About the event
Fairies enchanted into musical notes; knights, medieval castles and hunters appear in the Festival Orchestra’s romantic program featuring two grandiose and ever-inspiring highlights of concert halls composed by two giants of German music. The concert will start with Mendelssohn’s violin concerto, written in his mature years, conducted by the Israeli Daniel Oren, music director of the Verona Opera Festival, with the excellent Guy Braunstein playing the solo part. The composition, including a virtuoso opening movement, a singing air, and a finale evoking the atmosphere of A Midsummer Night’s Dream, will be followed by one of the most popular pieces of Bruckner, his Symphony No. 4, which he revised several times. The composer accompanied the music with the description of scenes from a knight’s tale, but the movements, built up in a lucid and deliberate manner, guarantee an overwhelming experience that shuts out the outside world, even without knowing the program.
After his violin concerto, written at the age of 13 and considered quite a nice attempt, it took Mendelssohn more than a decade and a half to return to the genre. However, the composition was hindered by illnesses and other works, so the piece was only completed in 1845. Ferdinand David, the composer’s violinist friend, helped him with technical issues throughout the process, and became also the dedicatee of the work. The result was the last major orchestral piece by Mendelssohn, a violin concerto with a simple structure, but which is also highly innovative. Instead of an orchestral introduction, the soloist starts right away at the beginning of the first movement, even playing the virtuoso cadenza before it would be suggested by the form of the movement. It is not only the violinist who is impatient in this concerto: the three movements follow one another without pause, linked by different passages. After the slow movement, evoking the world of Songs Without Words, the piece concludes with a joyous finale, introduced with a fanfare of trumpets.

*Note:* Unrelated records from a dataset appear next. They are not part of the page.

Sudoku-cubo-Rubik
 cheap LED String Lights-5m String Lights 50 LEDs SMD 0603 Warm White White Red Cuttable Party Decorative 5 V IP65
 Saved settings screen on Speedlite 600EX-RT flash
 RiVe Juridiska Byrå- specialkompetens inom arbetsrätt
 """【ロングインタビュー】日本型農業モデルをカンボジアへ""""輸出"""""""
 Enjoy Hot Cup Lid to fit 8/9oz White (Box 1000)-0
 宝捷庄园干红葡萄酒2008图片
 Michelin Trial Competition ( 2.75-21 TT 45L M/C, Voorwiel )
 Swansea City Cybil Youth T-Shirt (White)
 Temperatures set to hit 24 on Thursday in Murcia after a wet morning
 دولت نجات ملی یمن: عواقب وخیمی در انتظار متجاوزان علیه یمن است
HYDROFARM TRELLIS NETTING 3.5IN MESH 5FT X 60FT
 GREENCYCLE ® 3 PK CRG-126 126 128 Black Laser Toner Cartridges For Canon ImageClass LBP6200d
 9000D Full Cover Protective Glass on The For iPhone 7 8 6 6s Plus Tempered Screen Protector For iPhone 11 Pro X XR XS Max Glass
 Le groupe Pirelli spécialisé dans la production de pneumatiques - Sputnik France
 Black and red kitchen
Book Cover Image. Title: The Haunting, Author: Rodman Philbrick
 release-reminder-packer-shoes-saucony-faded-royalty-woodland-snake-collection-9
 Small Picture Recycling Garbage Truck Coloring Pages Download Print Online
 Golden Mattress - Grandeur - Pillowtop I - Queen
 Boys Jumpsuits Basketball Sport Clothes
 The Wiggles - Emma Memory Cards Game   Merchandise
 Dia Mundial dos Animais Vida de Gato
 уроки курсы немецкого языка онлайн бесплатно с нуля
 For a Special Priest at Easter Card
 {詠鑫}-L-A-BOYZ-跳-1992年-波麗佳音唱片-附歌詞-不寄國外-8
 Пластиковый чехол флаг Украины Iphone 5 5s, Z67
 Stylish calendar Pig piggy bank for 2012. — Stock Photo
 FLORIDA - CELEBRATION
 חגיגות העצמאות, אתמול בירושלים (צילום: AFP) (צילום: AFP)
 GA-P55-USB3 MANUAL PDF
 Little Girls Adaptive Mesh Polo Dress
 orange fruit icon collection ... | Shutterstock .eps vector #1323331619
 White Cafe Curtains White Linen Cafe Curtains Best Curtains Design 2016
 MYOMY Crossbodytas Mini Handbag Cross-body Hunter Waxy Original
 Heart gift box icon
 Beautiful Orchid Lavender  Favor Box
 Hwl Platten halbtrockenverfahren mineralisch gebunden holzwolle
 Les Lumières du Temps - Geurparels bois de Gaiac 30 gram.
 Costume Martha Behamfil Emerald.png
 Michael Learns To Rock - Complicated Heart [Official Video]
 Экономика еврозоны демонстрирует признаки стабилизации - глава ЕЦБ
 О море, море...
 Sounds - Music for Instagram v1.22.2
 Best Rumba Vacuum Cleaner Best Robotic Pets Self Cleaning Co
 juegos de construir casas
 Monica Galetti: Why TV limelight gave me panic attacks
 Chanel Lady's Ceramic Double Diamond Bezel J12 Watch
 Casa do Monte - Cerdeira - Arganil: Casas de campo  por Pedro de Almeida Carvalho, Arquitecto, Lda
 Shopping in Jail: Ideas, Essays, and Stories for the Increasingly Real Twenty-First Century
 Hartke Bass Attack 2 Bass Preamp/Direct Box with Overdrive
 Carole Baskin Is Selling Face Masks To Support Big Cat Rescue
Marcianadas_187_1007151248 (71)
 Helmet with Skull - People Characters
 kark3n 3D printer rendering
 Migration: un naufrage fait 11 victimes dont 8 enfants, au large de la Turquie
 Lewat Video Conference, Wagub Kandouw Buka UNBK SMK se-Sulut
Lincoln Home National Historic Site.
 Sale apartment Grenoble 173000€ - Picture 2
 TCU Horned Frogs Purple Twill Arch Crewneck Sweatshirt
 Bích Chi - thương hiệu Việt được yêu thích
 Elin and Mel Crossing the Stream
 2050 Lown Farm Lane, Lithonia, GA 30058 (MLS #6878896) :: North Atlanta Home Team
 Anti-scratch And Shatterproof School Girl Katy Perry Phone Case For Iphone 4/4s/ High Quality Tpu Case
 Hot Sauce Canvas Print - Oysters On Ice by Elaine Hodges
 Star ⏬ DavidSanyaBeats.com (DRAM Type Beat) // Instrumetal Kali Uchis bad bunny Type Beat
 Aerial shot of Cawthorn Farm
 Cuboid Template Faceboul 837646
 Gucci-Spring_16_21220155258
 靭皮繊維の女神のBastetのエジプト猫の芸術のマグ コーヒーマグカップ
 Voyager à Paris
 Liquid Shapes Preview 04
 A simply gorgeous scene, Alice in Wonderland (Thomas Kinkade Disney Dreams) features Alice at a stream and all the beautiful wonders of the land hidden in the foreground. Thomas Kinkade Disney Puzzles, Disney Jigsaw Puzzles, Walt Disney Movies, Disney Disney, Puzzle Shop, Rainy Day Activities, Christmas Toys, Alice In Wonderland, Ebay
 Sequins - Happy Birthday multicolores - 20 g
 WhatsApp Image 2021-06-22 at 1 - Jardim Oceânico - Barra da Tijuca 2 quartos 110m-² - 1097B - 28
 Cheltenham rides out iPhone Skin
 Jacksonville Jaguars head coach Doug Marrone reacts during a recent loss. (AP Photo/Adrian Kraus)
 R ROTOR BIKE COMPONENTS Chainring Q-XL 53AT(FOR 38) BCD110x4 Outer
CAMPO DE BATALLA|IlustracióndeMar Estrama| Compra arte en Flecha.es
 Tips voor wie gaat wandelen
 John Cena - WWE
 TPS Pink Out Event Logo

Urged by his friends, Bruckner eventually agreed to add a programmatic description to his Symphony No. 4. However, beyond the medieval tale, the style of the composition also justifies the subtitle “Romantic”, as the composer follows in the footsteps of Weber, Schumann and Wagner. Of course, the symphony has also the typical characteristics of Bruckner’s style: the expansive and leisurely manner of building the composition, the step by step development, the themes introduced one by one with a lengthy elaboration – and all this for an orchestra of Beethovenian size. After the failure of his Symphony No. 3, Bruckner, who was a genuinely shy person, revised the piece significantly: he composed a new scherzo, while in a later version he also changed the finale, which had already been drastically revised. The premiere in 1881 was a huge success: the composer was called to the stage after each movement. Here is how he described the first movement: “Medieval city—Daybreak—Morning calls sound from the city towers. Knights burst out into the open. The magic of nature envelops them.” After the dynamic movement, rich in themes and characters, we can hear the tryst of two people in love in the spiritual chorale-like andante. The sweeping scherzo, depicting hunting, incorporates a rustic ländler in the middle. Bruckner’s first mature symphony, which is longer than an hour, is concluded by a finale of several episodes.